Keith Hopkins over at History Today tells us why Christians who try to frame the limits of ethical acts (particularly nonviolence) through the question, “But what about Hitler?”, really need to remember how essential and foundational were cruelty, brutality, and violence to the Greco-Roman world and Roman civic and social order:
Why did Romans popularise fights to the death between armed gladiators? Why did they encourage the public slaughter of unarmed criminals? What was it which transformed men who were timid and peaceable enough in private, as Tertullian put it, and made them shout gleefully for the merciless destruction of their fellow men? Part of the answer may lie in the simple development of a tradition, which fed on itself and its own success. Men liked blood and cried out for more. Part of the answer may also lie in the social psychology of the crowd, which relieved individuals of responsibility for their actions, and in the psychological mechanisms by which some spectators identified more easily with the victory of the aggressor than with the sufferings of the vanquished. Slavery and the steep stratification of society must also have contributed. Slaves were at the mercy of their owners. Those who were destroyed for public edification and entertainment were considered worthless, as non-persons; or, like Christian martyrs, they were considered social outcasts, and tortured as one Christian martyr put it ‘as if we no longer existed’. The brutalisation of the spectators fed on the dehumanisation of the victims.
Rome was a cruel society.

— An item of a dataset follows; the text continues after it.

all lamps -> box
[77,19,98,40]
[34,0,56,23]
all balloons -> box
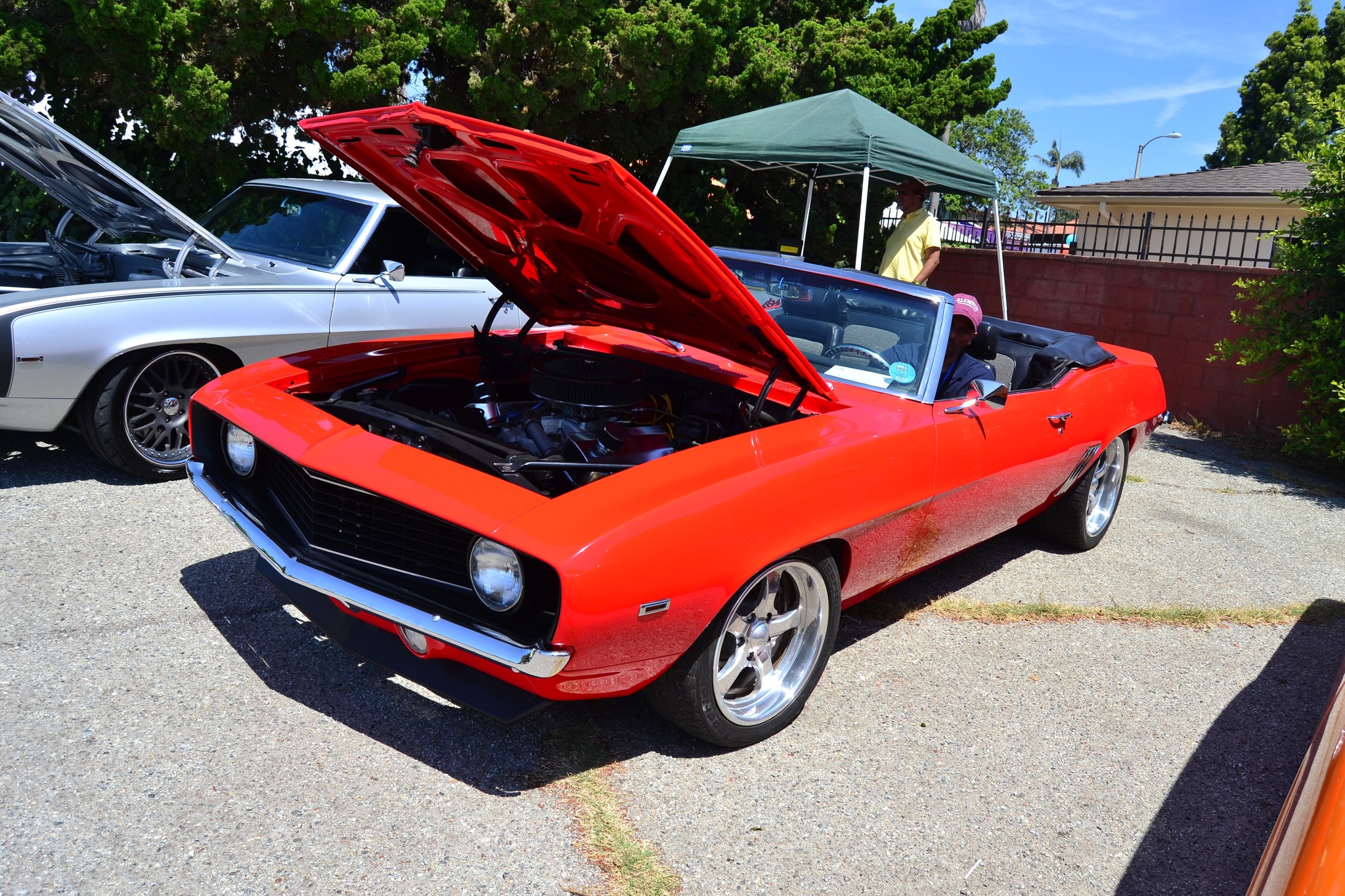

Brutality was built into its culture in private life, as well as in public shows. The tone was set by military discipline and by slavery. [Emphasis mine] The state had no legal monopoly of capital punishment until the second century AD. Before then, a master could crucify his slaves publicly if he wished. Seneca recorded from his own observations the various ways in which crucifixions were carried out, in order to increase pain. At private dinner-parties, rich Romans regularly presented two or three pairs of gladiators: ‘when they have finished dining and are filled with drink’, wrote a critic in the time of Augustus, ‘they call in the gladiators. As soon as one has his throat cut, the diners applaud with delight’. It is worth stressing that we are dealing here not with individual sadistic psycho-pathology, but with a deep cultural difference. Roman commitment to cruelty presents us with a cultural gap which it is difficult to cross.
Popular gladiatorial shows were a by-product of war, discipline and death. For centuries, Rome had been devoted to war and to the mass participation of citizens in battle. They won their huge empire by discipline and control. Public executions were a gruesome reminder to non-combatants, citizens, subjects and slaves, that vengeance would be exacted if they rebelled or betrayed their country. The arena provided a living enactment of the hell portrayed by Christian preachers. Public punishment ritually re-established the moral and political order. The power of the state was dramatically reconfirmed.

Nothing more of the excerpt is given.